> What is needed:
Rewrite the data below with every "closer" changed to "nearer", leaving everything else as it is.

---------------

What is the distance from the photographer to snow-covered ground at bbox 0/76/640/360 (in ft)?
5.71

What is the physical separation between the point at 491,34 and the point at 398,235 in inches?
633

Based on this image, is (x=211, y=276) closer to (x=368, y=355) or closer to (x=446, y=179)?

---------------

> The reply:
What is the distance from the photographer to snow-covered ground at bbox 0/76/640/360 (in ft)?
5.71

What is the physical separation between the point at 491,34 and the point at 398,235 in inches?
633

Based on this image, is (x=211, y=276) nearer to (x=368, y=355) or nearer to (x=446, y=179)?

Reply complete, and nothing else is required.